I'm making very narrow claims that don't really have anything to do with what you're talking about here.
I have trouble communicating how much even high functioning autistic people have struggled with things that allistic people "just know", (a phrase I've heard again and again when interrogating allistic people).
Here's an example, which I believe I heard as a real life example although I can't recall where:
You have issues with the texture of clothing and there are only a few dress shirts you have that you can stand to wear. You have a sudden nose-bleed on one of your shirts and get blood all over the collar and down the front.
You launder the shirt but the blood stains have set in and are still very visible.
Should you wear that shirt to the office?
Most allistic people already know that the answer is, "almost certainly not."
An autistic person is likely to go through this process:
I have no idea if I should wear that shirt to the office or not, so let's figure it out.
Well, I have laundered the shirt so it is clean and sanitary, the stains are just visual blemishes.
All the social messages I've heard since I were a kid say that you can't judge a book by its cover and that looks don't matter, it's what's inside that counts.
And, I have a desk job, I wasn't hired to look a certain way, but rather to produce a certain kind of work, and wearing this comfortable shirt makes it easy for me to work without being distracted by uncomfortable clothes.
Therefore, logically, I can't imagine that anybody at the office will object to my wearing this shirt.
That last sentence is key, and I really want you to focus on it. You **aren't** thinking, "Well, maybe the button down drones at the office think this is a problem, but I know better than they do."
No, you aren't thinking that at all. You're thinking, "I put together the clues so I'm sure everyone at the office will feel the exact same way as I do"
And when they don't, it's a shock.
Now, I want you to further imagine that this is how you reason about other people and the world, but through some cosmic joke you've ended up at an employer where dressing right is incredibly important.
You'll get yelled at by your boss if you wear the wrong thing and your coworkers will turn on you.
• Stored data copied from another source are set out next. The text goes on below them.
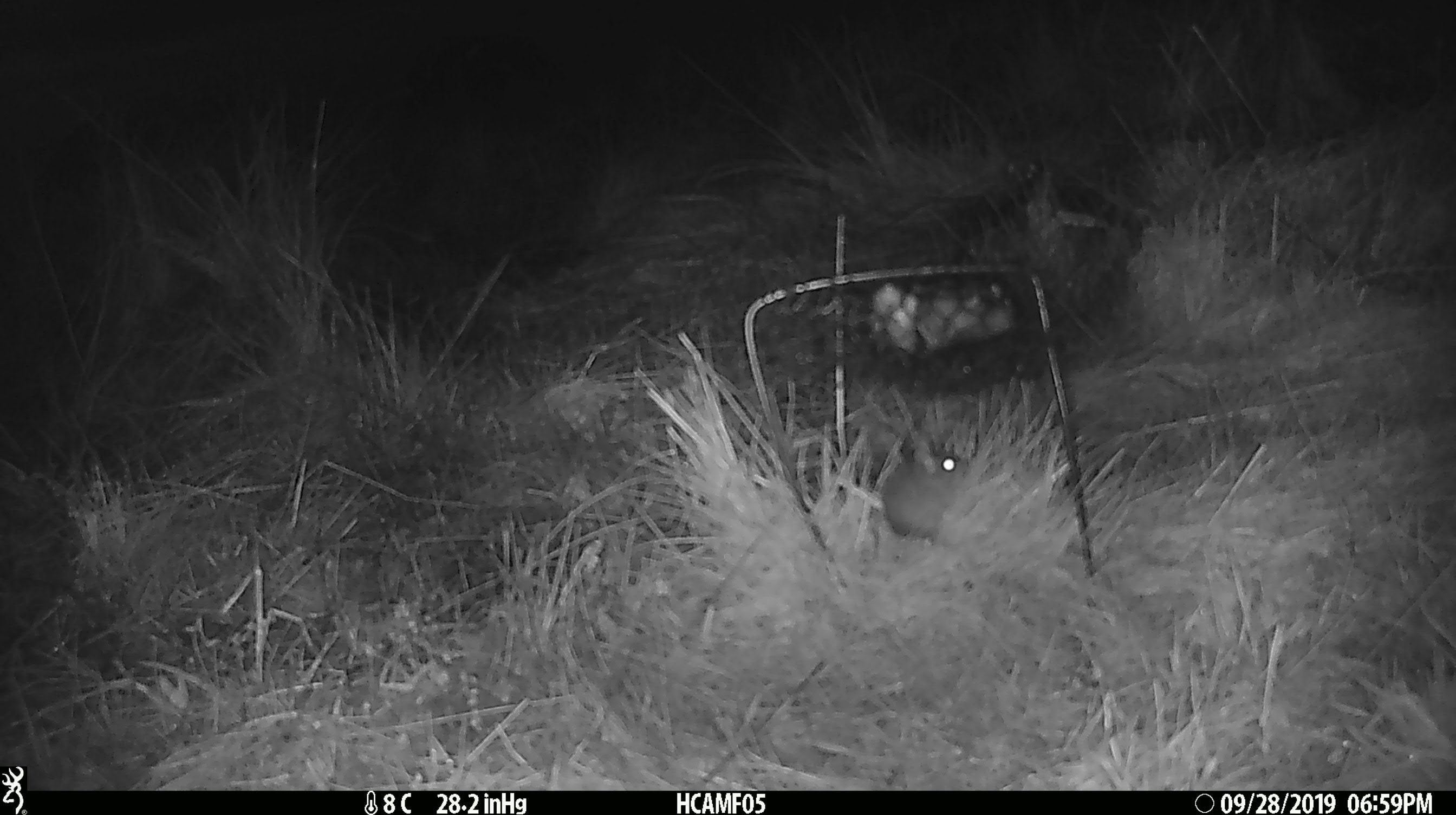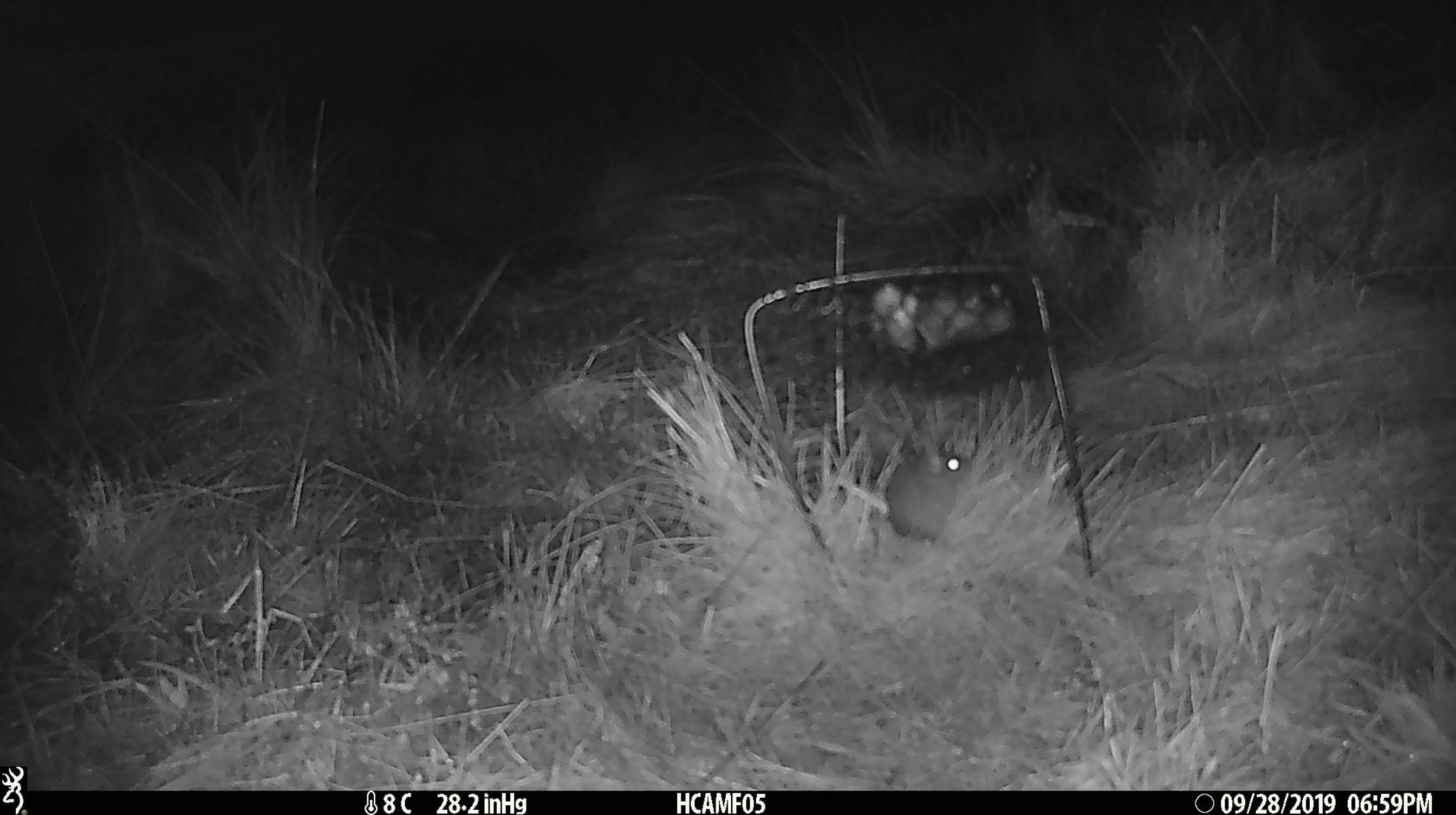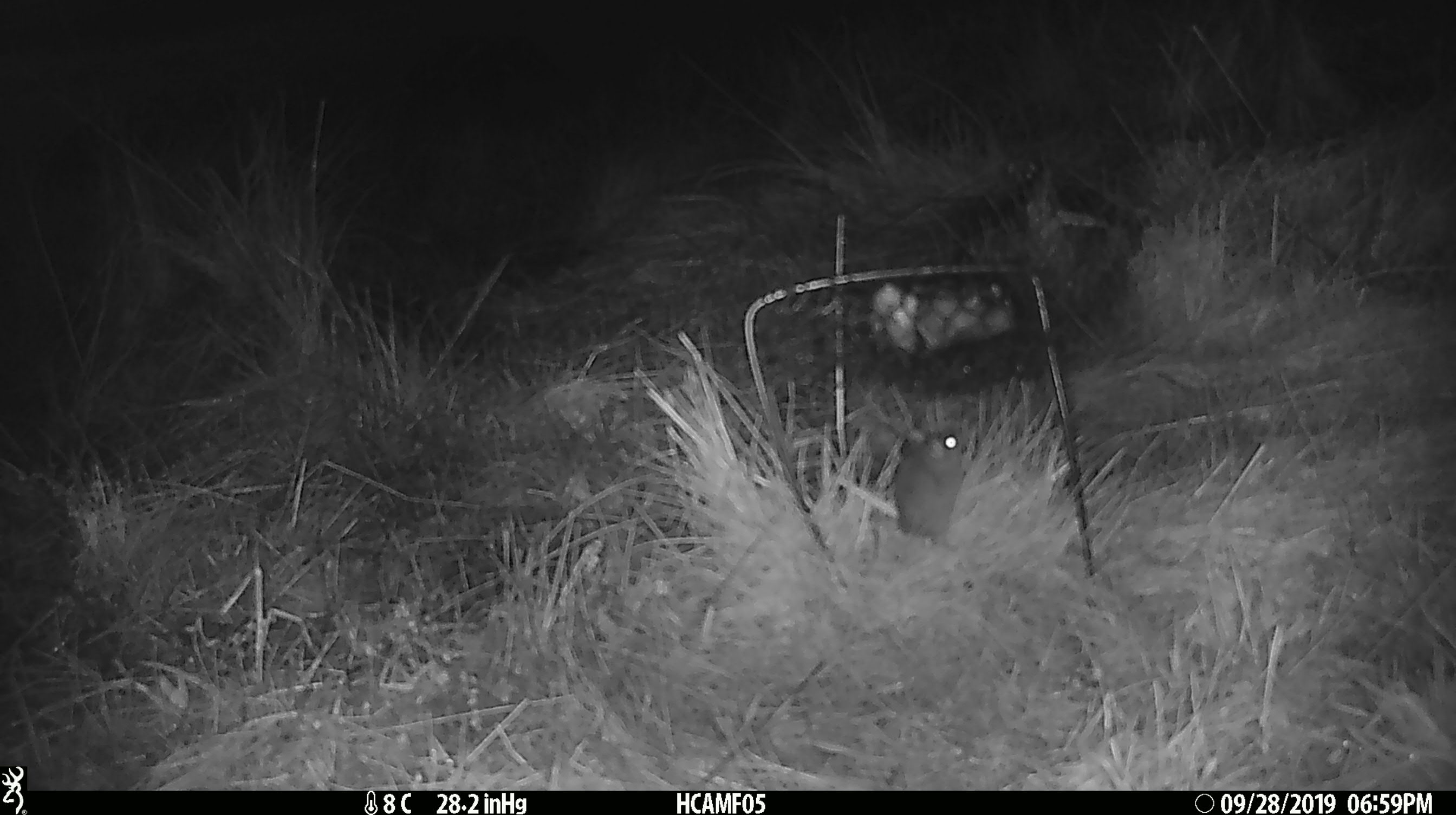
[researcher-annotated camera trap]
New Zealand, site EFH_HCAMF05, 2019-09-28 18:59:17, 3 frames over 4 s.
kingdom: Animalia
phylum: Chordata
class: Mammalia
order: Rodentia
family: Muridae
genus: Mus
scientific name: Mus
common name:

But there's no published dress code, you're just supposed to "just know" what an employee should wear.
But look at your reasoning above! You *don't* "just know" what the fashion is. Imagine you eventually say, to your boss and some coworkers, "I'm starting to get really stressed about not knowing what to wear to work, I really want to wear the right thing and be part of the team but I don't know how and I'm getting stressed out."
Immediately everybody turns on you. Your boss calls you into his office to ream you out. Your coworkers start a petition to fire you because you're obviously trying to undermine the valuable work culture that they have worked so hard to create. Concerned work friends pull you aside and go, "Jesus, are you crazy? We all stress out about what to wear but you never say it in public!"
Think about what that might feel like.
Now imagine you get fired and at your next job the boss is like, "Hey, the dress code is pretty important here, here's a list of what we expect. Sometimes some stuff is kind of on the edge so you won't know, but it's always fine to ask me if something is appropriate, and if you accidentally wear something that's on the wrong side that's fine, I'll let you know and we'll work on getting you some more appropriate stuff, but you won't get in trouble."
I want you to really think about what it would feel like, as an autistic person, to be at that second job after decades working at the first. To suddenly know you could ask questions or make mistakes at something that doesn't come easily to you after so much time in an environment where you're told that this stuff comes easily to everyone and people only *pretend* to be bad at it to get away with things.
What you're doing is coming in and going, "Well, that second job might be bad for other, unrelated reasons."
I will completely grant that, you're utterly correct. That second job might be terrible for a bunch of unrelated reasons.
But I'm never going back to that first job.